TASK: Can you reproduce the material from its start through the line containing "19L91 24L96 27H102L104", inclusive, swapping every "mask_h" for "mask_height" and leaving everything else unchanged?

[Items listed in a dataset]
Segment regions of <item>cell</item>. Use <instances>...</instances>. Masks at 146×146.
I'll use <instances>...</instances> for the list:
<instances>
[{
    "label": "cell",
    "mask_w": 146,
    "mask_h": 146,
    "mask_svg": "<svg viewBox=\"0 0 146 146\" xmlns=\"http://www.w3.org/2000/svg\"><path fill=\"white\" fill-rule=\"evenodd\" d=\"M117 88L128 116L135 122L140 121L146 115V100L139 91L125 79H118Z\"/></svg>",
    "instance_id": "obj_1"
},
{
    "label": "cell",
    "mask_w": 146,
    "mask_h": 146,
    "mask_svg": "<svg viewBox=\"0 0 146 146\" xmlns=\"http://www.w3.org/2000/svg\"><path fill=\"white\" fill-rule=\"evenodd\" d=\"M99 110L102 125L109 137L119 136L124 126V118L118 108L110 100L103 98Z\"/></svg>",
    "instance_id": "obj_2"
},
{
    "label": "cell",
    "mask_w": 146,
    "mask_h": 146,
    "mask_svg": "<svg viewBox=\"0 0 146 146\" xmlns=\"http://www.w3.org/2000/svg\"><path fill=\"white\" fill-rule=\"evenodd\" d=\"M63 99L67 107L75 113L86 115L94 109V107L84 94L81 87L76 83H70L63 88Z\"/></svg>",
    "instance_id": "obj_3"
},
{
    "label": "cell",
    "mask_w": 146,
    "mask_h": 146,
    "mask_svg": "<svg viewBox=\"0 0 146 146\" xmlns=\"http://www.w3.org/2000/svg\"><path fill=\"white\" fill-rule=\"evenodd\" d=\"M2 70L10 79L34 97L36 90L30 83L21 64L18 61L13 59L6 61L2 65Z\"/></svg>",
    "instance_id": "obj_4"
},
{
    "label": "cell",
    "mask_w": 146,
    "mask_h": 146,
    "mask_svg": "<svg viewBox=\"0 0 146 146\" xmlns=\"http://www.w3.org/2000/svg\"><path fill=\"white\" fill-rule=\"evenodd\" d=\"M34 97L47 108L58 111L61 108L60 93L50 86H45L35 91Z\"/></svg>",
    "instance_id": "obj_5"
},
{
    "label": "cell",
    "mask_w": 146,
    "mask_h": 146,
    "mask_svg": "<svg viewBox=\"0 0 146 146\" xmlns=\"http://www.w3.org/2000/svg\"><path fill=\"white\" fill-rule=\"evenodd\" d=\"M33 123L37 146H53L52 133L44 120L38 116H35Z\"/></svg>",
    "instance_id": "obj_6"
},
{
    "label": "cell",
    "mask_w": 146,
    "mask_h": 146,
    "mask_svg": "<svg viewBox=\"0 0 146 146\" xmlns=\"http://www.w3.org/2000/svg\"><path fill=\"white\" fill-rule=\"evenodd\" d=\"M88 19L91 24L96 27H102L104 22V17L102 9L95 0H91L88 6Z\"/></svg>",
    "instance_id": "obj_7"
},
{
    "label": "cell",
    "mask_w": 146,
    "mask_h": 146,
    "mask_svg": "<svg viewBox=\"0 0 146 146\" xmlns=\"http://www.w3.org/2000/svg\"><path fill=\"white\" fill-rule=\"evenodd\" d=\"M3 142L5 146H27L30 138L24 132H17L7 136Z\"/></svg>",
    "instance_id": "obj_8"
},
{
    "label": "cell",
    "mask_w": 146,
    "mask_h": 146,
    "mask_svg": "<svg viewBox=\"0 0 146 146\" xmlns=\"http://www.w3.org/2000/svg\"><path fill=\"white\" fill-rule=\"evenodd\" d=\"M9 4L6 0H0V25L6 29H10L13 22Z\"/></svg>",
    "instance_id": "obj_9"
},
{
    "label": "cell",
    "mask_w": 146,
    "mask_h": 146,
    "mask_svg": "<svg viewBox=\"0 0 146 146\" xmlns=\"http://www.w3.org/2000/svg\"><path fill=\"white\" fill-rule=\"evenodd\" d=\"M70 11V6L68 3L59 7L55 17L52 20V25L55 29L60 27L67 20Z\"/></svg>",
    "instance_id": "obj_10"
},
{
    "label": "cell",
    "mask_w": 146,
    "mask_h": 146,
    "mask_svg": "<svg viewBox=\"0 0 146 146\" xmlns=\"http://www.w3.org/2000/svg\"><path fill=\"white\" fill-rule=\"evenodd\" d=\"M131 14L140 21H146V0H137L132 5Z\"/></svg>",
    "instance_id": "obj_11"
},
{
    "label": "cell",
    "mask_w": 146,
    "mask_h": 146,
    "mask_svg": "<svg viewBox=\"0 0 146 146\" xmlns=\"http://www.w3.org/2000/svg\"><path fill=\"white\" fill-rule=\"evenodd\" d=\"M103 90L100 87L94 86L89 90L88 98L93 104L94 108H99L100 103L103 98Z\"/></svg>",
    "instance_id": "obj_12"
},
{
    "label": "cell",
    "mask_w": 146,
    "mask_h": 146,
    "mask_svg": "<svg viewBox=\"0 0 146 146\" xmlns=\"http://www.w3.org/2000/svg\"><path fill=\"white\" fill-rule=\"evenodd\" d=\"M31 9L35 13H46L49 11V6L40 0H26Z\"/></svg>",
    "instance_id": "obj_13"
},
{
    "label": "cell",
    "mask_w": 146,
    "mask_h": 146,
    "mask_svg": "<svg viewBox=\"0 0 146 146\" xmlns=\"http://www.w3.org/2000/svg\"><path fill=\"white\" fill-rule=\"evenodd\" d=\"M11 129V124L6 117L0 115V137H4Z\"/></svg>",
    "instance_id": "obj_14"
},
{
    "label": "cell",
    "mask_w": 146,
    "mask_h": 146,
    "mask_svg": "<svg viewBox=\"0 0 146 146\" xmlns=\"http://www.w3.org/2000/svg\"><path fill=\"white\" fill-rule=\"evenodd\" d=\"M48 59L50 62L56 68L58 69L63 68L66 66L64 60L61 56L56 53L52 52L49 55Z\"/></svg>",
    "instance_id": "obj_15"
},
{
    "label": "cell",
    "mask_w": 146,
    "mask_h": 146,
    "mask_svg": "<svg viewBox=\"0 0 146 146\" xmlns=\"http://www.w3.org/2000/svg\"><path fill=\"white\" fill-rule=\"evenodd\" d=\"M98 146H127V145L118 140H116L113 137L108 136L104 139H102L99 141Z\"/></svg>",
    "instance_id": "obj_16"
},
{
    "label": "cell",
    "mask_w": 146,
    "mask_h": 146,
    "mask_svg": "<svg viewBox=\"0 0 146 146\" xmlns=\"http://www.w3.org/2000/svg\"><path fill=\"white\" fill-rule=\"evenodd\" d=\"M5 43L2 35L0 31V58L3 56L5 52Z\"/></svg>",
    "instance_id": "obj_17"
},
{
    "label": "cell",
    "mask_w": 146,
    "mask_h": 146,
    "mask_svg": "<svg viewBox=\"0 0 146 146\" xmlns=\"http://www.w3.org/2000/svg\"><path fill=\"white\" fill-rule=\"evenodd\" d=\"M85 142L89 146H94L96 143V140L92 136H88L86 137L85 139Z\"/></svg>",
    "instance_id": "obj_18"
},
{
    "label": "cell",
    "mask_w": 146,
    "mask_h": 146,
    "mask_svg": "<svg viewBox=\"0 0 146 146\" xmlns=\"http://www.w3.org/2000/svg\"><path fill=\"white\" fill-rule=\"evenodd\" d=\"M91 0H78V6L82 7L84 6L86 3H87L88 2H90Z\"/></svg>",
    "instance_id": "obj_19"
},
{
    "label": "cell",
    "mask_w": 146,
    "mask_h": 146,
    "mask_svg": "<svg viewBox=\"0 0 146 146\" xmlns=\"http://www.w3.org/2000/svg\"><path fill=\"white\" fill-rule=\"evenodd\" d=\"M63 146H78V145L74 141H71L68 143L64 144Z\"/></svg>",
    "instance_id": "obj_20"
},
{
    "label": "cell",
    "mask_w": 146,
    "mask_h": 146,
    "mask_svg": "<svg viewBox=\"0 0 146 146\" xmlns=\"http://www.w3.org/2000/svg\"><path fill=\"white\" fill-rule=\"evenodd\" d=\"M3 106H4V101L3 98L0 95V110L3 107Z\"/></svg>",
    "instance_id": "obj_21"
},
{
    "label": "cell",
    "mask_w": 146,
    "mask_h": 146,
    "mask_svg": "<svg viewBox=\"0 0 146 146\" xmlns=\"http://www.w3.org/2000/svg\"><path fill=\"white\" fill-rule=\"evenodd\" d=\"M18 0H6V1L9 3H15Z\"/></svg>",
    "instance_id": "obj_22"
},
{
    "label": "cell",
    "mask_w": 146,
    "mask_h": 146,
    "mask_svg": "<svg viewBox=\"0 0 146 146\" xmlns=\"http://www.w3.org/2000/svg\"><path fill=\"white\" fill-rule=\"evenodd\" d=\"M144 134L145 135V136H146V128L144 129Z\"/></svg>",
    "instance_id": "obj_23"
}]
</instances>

EXERCISE RESULT:
Segment regions of <item>cell</item>. Use <instances>...</instances>. Masks at 146×146.
I'll use <instances>...</instances> for the list:
<instances>
[{
    "label": "cell",
    "mask_w": 146,
    "mask_height": 146,
    "mask_svg": "<svg viewBox=\"0 0 146 146\" xmlns=\"http://www.w3.org/2000/svg\"><path fill=\"white\" fill-rule=\"evenodd\" d=\"M117 88L128 116L135 122L140 121L146 115V100L139 91L125 79H118Z\"/></svg>",
    "instance_id": "obj_1"
},
{
    "label": "cell",
    "mask_w": 146,
    "mask_height": 146,
    "mask_svg": "<svg viewBox=\"0 0 146 146\" xmlns=\"http://www.w3.org/2000/svg\"><path fill=\"white\" fill-rule=\"evenodd\" d=\"M99 110L102 125L109 137L119 136L124 126V118L118 108L110 100L103 98Z\"/></svg>",
    "instance_id": "obj_2"
},
{
    "label": "cell",
    "mask_w": 146,
    "mask_height": 146,
    "mask_svg": "<svg viewBox=\"0 0 146 146\" xmlns=\"http://www.w3.org/2000/svg\"><path fill=\"white\" fill-rule=\"evenodd\" d=\"M63 99L67 107L75 113L86 115L94 109V107L84 94L81 87L76 83H70L63 88Z\"/></svg>",
    "instance_id": "obj_3"
},
{
    "label": "cell",
    "mask_w": 146,
    "mask_height": 146,
    "mask_svg": "<svg viewBox=\"0 0 146 146\" xmlns=\"http://www.w3.org/2000/svg\"><path fill=\"white\" fill-rule=\"evenodd\" d=\"M2 70L10 79L34 97L36 90L30 83L21 64L18 61L13 59L6 61L2 65Z\"/></svg>",
    "instance_id": "obj_4"
},
{
    "label": "cell",
    "mask_w": 146,
    "mask_height": 146,
    "mask_svg": "<svg viewBox=\"0 0 146 146\" xmlns=\"http://www.w3.org/2000/svg\"><path fill=\"white\" fill-rule=\"evenodd\" d=\"M34 97L47 108L58 111L61 108L60 93L50 86H45L35 91Z\"/></svg>",
    "instance_id": "obj_5"
},
{
    "label": "cell",
    "mask_w": 146,
    "mask_height": 146,
    "mask_svg": "<svg viewBox=\"0 0 146 146\" xmlns=\"http://www.w3.org/2000/svg\"><path fill=\"white\" fill-rule=\"evenodd\" d=\"M33 123L37 146H53L52 133L44 120L38 116H35Z\"/></svg>",
    "instance_id": "obj_6"
},
{
    "label": "cell",
    "mask_w": 146,
    "mask_height": 146,
    "mask_svg": "<svg viewBox=\"0 0 146 146\" xmlns=\"http://www.w3.org/2000/svg\"><path fill=\"white\" fill-rule=\"evenodd\" d=\"M88 19L91 24L96 27H102L104 22V17L102 9L95 0H91L88 6Z\"/></svg>",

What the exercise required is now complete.